Amleto, also Hamlet, ist eine lyrische Tragödie in vier Akten, die der italienische Komponist Franco Faccio (1840-1891) zu der Tragödie von William Shakespeare komponierte. Das Libretto stammt vom Komponisten und Librettisten Arrigo Boito. Die Handlung kann als bekannt angesehen werden. Boito und Faccio kürzten das Drama für die Oper deutlich und strafften den Inhalt, achteten aber sorgfältig darauf, am Original zu bleiben. Mit diesem Werk schufen sie einen neuen Stil der italienischen Oper, bei dem Text und Musik gleichberechtigt bestehen.
Faccio konzentriert vieles und macht das Werk so bündig, knapp und schlagkräftig. Vor allem ab dem dritten Akt steigert sich das Werk in einer Abfolge zu einer Dichte, die im vierten Akt mit dem Yorick-Monolog Hamlets, jenem Trauermarsch, der als einziges Stück der Oper bis heute in Korfu als Ostersamstagmusik gespielt wird, überlebt hat.
Dass Faccio nach dieser Oper keine Note mehr veröffentlichte und nur noch als Dirigent auftrat, – etwa bei der Uraufführung von Verdis Otello an der Scala oder bei Erstaufführungen der Verdi Opern Aida, La Forza del Destino (neue Fassung) oder Don Carlo sowie der Meistersinger von Wagner – lag daran, dass der Solist des Hamlet indisponiert war und die Oper sozusagen ohne Hamlet über die Rampe ging. Deshalb blieb die Oper danach bis in unser Jahrzehnt vergessen. Von der europäischen Neu-Erstaufführung bei den Festspielen in Bregenz legt Naxos nunmehr die CD vor, nachdem die DVD bereits 2016 erschienen war. Legt man die Messlatte an diese Aufnahme, so ist das Sein dem Nichtsein vorzuziehen.
Dieses Werk ist aller Ehren wert und die Wiederbelebung war überfällig. Diese Vertonung des Stoffs ist, anders als die Lyrique-Version von Ambroise Thomas, musikalisch tragfähig und dank der Nähe zu Shakespeare literarisch hochanständig. Sie ist unsentimental, dazu mit Brio aufgeladen. Gleichzeitig ist sie eine Botschaft des ‘nuovo melodramma’ von den Reformern der Scapigliatura in Richtung Verismo, für den sie der Startpunkt war.

= = = = =

→ **Gelesenes anwenden**:
1. Nenne alle Opern anderer Komponisten, bei deren Aufführung Faccio laut dem Textauszug als Dirigent auftrat.
2. Beantworte anhand des Textauszugs die folgenden Fragen:
(a) In wie vielen Akten ist Amleto angelegt?
(b) Von wem stammt das Libretto?
(c) In welchem Jahr erschien die DVD der Bregenzer Aufführung?
3. Gib den Textauszug wortgetreu wieder, und zwar alles von „Dass Faccio nach“ bis hinunter zu „dem Nichtsein vorzuziehen.“.

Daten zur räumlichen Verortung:

= = = = =

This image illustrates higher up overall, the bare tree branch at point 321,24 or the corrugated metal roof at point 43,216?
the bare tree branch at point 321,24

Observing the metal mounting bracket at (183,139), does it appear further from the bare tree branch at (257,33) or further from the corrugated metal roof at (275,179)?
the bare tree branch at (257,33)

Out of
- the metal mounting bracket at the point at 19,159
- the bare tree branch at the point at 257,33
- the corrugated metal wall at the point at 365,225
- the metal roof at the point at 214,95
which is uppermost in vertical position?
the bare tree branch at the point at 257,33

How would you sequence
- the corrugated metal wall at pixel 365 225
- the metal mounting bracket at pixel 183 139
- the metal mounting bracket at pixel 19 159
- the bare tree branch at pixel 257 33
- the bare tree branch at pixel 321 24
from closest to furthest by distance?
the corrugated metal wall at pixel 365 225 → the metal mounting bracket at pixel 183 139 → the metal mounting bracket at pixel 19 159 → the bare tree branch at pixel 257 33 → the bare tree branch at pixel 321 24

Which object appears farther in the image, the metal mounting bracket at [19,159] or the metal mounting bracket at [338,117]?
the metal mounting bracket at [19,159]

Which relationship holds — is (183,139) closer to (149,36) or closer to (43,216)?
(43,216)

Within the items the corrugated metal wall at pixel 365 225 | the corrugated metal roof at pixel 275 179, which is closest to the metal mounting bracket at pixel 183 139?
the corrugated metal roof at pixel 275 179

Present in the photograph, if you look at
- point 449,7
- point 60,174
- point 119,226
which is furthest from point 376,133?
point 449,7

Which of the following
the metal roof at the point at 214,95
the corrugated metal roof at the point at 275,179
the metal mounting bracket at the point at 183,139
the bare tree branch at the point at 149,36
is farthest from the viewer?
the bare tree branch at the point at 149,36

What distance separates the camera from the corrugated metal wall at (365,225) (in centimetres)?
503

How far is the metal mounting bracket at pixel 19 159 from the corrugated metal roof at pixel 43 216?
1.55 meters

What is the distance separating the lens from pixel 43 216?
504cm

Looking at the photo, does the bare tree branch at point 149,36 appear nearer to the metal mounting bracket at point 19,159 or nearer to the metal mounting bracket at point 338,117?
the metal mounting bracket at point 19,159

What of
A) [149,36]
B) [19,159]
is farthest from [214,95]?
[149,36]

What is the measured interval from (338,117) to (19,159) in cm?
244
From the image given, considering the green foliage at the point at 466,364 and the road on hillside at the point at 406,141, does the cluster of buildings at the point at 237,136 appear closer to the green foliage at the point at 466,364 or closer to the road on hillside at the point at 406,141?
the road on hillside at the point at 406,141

= = = = =

→ **Lösungen je Aufgabe**:
1.
Otello (Verdi)
Aida (Verdi)
La Forza del Destino, neue Fassung (Verdi)
Don Carlo (Verdi)
Meistersinger (Wagner)

2.
(a) In vier Akten.
(b) Von Arrigo Boito.
(c) 2016.

3.
Dass Faccio nach dieser Oper keine Note mehr veröffentlichte und nur noch als Dirigent auftrat, – etwa bei der Uraufführung von Verdis Otello an der Scala oder bei Erstaufführungen der Verdi Opern Aida, La Forza del Destino (neue Fassung) oder Don Carlo sowie der Meistersinger von Wagner – lag daran, dass der Solist des Hamlet indisponiert war und die Oper sozusagen ohne Hamlet über die Rampe ging. Deshalb blieb die Oper danach bis in unser Jahrzehnt vergessen. Von der europäischen Neu-Erstaufführung bei den Festspielen in Bregenz legt Naxos nunmehr die CD vor, nachdem die DVD bereits 2016 erschienen war. Legt man die Messlatte an diese Aufnahme, so ist das Sein dem Nichtsein vorzuziehen.